━━ Zu lesender Text

Laut einer Umfrage des Allensbach Instituts für Demoskopie ist zwar immer noch eine Mehrheit für den Verbleib Deutschlands in der Euro-Zone. Unter den politisch Interessierten soll der Anteil sogar noch erheblich höher sein. Nur ein Drittel spricht sich danach dagegen aus, während ca. ein Fünftel noch unentschlossen ist.

Doch wer sich der Mühe unterzieht, die Kommentare dazu in den Foren diverser Portale zu lesen, dem zeigt sich ein völlig anderes Bild. Die Miss- und Anti-Stimmung ist dort nicht nur überaus groß, man gewinnt auch rasch den Eindruck, dass die Leute lieber heute als morgen der ungeliebten Gemeinschaftswährung ade sagen würden.

Ungeliebt von Anfang an

Schon deswegen könnte es ein zweischneidiges Schwert sein und zum Bumerang werden, wenn Minister der unterschiedlichsten Fraktionen andeuten, sie wollten das Volk baldmöglichst über Souveränitätsverzichte des Bundestages abstimmen lassen, oder wenn Parteivertreter der Meinung sind, mit der Forderung nach Vergemeinschaftung der Schulden Bundestagswahlen gewinnen zu können.

━━━━
━━ Aufgeführte Einträge

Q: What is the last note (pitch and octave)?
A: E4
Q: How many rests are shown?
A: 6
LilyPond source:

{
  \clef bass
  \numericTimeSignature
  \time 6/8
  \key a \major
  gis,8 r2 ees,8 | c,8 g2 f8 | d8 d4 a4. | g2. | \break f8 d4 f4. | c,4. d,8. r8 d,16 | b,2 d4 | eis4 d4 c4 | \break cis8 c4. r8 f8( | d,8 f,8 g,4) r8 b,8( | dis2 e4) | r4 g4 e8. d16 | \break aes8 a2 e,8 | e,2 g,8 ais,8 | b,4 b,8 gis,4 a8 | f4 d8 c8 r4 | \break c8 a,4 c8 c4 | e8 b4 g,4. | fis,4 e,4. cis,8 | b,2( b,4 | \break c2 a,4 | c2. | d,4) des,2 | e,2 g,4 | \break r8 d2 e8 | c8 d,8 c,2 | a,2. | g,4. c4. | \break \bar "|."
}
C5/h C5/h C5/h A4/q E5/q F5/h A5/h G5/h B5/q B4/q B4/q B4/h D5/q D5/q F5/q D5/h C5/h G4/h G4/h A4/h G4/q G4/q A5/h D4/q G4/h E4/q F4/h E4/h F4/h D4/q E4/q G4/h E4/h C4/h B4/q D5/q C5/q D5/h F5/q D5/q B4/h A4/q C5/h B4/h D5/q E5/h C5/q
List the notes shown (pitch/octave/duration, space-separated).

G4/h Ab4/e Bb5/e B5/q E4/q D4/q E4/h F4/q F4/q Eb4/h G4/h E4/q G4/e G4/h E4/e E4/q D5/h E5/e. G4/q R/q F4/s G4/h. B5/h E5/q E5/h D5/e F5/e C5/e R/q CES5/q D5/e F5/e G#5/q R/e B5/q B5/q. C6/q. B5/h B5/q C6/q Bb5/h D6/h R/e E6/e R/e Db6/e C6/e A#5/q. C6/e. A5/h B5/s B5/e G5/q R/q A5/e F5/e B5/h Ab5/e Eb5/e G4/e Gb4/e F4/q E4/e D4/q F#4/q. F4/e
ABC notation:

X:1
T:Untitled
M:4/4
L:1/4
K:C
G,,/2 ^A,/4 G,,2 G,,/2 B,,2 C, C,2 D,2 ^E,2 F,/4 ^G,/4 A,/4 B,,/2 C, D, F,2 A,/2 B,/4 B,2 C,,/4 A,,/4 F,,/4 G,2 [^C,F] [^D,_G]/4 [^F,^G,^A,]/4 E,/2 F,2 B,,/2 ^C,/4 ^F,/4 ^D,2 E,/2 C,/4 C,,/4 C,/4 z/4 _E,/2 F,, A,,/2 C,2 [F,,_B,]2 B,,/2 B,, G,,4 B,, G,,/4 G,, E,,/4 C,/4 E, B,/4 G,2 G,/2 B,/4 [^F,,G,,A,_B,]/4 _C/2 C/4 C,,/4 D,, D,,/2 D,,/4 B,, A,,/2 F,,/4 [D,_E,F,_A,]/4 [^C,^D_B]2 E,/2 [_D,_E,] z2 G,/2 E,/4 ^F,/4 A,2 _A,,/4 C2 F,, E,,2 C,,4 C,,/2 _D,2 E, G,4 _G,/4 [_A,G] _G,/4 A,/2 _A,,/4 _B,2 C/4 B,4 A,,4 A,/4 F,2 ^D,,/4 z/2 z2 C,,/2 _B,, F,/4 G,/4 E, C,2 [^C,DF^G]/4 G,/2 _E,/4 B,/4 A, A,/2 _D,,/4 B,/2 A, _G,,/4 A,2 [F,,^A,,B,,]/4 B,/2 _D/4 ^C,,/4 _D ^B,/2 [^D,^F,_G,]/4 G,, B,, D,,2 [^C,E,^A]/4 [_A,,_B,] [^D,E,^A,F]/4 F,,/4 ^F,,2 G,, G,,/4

━━━━

Kurze Aufgabe ::
Gib den Abschnitt des Textes zur Euro-Zone von „Doch wer sich“ bis einschließlich „ade sagen würden.“ wieder und ersetze darin „Gemeinschaftswährung“ durch „Einheitswährung“.

Ausgabe zur Aufgabe ::
Doch wer sich der Mühe unterzieht, die Kommentare dazu in den Foren diverser Portale zu lesen, dem zeigt sich ein völlig anderes Bild. Die Miss- und Anti-Stimmung ist dort nicht nur überaus groß, man gewinnt auch rasch den Eindruck, dass die Leute lieber heute als morgen der ungeliebten Einheitswährung ade sagen würden.